_Tarefas a realizar:_
[1] No texto sobre a Síria, reescreva em forma de lista o parágrafo que começa por «A Rússia de Putin tem prestado», conservando os factos principais.
[2] Prossiga o texto sobre a Síria a partir do ponto em que termina.

O Irão perdeu um aliado
vital na região árabe, quase o único à exceção do Iraque. Os interesses convergiam entre o regime islâmico
que emergiu da revolução liderada por Khomeini, que derrubou o Xá em
1979, e o regime nacionalista secular liderado pelo Partido Baath, chefiado por
Assad. Hafez al-Assad apoiou
Teerão na guerra contra o Iraque, na década de 1980. Esse apoio continuou sob o governo do filho, especialmente, durante
a guerra civil.
Teerão, que está a perder o seu aliado em Damasco, parece estar a adotar uma posição cautelosa, em
relação a estes acontecimentos, preocupado com outros desafios e questões,
nomeadamente, a crescente hostilidade entre o país e Israel e os EUA. Com o
dossiê nuclear por resolver e com
as sanções norte-americanas e internacionais ainda no panorama, a
República Islâmica está apreensiva,
quanto à próxima etapa.
A Rússia
continua a ser um dos principais intervenientes na Síria e a saída de Bashar al-Assad contitui rude
golpe para Moscovo, que tem instalações militares no país.
A Rússia de Putin tem prestado significativo apoio
militar ao regime, desde 2015, com, pelo menos, quatro mil soldados no
país. Este apoio, sob a bandeira da luta contra o Estado Islâmico e contra os
grupos extremistas, tem sido crucial para manter o regime de Bashar al-Assad. A
queda do regime significará que Moscovo
deixa de ter um ponto de apoio na Síria, dada a profunda
hostilidade dos grupos armados. Do ponto de vista geoestratégico, seria um rude
golpe para o presidente Vladimir Putin, que trava guerra contra a Ucrânia e
contra o Ocidente, há quase três anos. Estes desenvolvimentos podem ser um
fator de resolução da questão ucraniana e influenciar o conflito entre a Organização
do Tratado do Atlântico Norte (NATO) e os países ocidentais, por um lado, e a
Rússia, por outro.
Agora
que os grupos armados liderados
pelo grupo militante Hayat Tahrir al-Sham (antigo al-Nusra) assumiram o
controlo da Síria, e com as suas diferentes agendas ideológicas e com a
associação de alguns deles a potências regionais e internacionais, o cenário é
nebuloso.

Entradas de um conjunto de dados
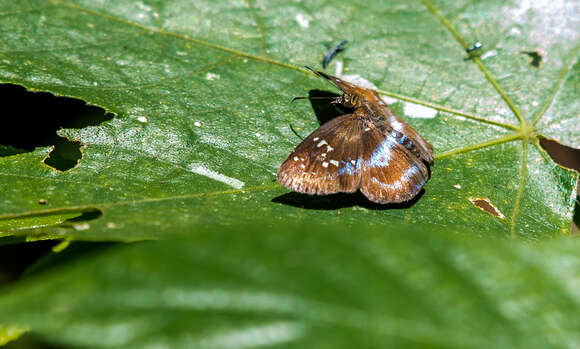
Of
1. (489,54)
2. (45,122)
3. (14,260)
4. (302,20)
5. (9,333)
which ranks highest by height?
(489,54)

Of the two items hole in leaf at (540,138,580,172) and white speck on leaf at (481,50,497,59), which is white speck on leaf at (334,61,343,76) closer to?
white speck on leaf at (481,50,497,59)

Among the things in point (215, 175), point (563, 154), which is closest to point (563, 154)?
point (563, 154)

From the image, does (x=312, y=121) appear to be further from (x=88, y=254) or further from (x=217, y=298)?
(x=217, y=298)

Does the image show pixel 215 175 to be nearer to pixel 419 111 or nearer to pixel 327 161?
pixel 327 161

_Respostas por tarefa:_
[1]
- Desde 2015, a Rússia de Putin presta significativo apoio militar ao regime sírio, com pelo menos quatro mil soldados no país.
- Esse apoio foi dado sob a bandeira da luta contra o Estado Islâmico e os grupos extremistas e tem sido crucial para manter o regime de Bashar al-Assad.
- A queda do regime significará que Moscovo deixa de ter um ponto de apoio na Síria, dada a profunda hostilidade dos grupos armados.
- Do ponto de vista geoestratégico, seria um rude golpe para Vladimir Putin, que há quase três anos trava guerra contra a Ucrânia e contra o Ocidente.
- Estes desenvolvimentos podem contribuir para resolver a questão ucraniana e influenciar o conflito entre a NATO e os países ocidentais, de um lado, e a Rússia, do outro.

[2]
Ninguém
afirma que o país não será dividido ou que não haverá transição democrática do
poder. A Síria pode não evitar um destino
semelhante ao da Líbia, desde a revolta contra o regime de Kadhafi,
a 17 de fevereiro de 2011. De facto, a Líbia está dividida entre um governo reconhecido internacionalmente,
sediado em Tripoli, a Oeste, e um governo a Leste, liderado pelo marechal
Khalifa Haftar, no contexto de polarização regional e internacional. Todas as
tentativas para sarar o fosso entre os desavindos e pôr fim à rivalidade de que
resultaram centenas de mortos, dois
governos, dois bancos centrais, forças armadas e milícias diferentes, infraestruturas
degradadas e uma economia em colapso, apesar da vasta riqueza petrolífera país,
têm sido vãs.
Outro receio
é o cenário registado no
Afeganistão, controlado pelos talibãs desde 15 de agosto de 2021,
com a imposição de um regime islâmico de linha dura, após a retirada dos EUA e
de outras forças internacionais. E pode o Hayat Tahrir al-Sham, ponta de lança
no derrube do regime de Assad, assumir o controlo dos mecanismos do governo num
país multiconfessional e multiétnico, povoado por curdos, alauitas, drusos,
xiitas e sunitas, além dos cristãos que integram o tecido demográfico da Síria,
visto que os seus antepassados foram os primeiros a abraçar o cristianismo e a
seguir o ensino de Jesus. Com efeito, a
cidade de Maaloula, a 50 quilómetros da capital, é a mais antiga cidade cristã
da Síria e os seus habitantes ainda falam aramaico, a língua de
Jesus.
Resta saber
se a realidade desmentirá estes receios, com a transferência pacífica de poder,
em que o país sarará das feridas da guerra civil e virará a página de 54 anos de totalitarismo.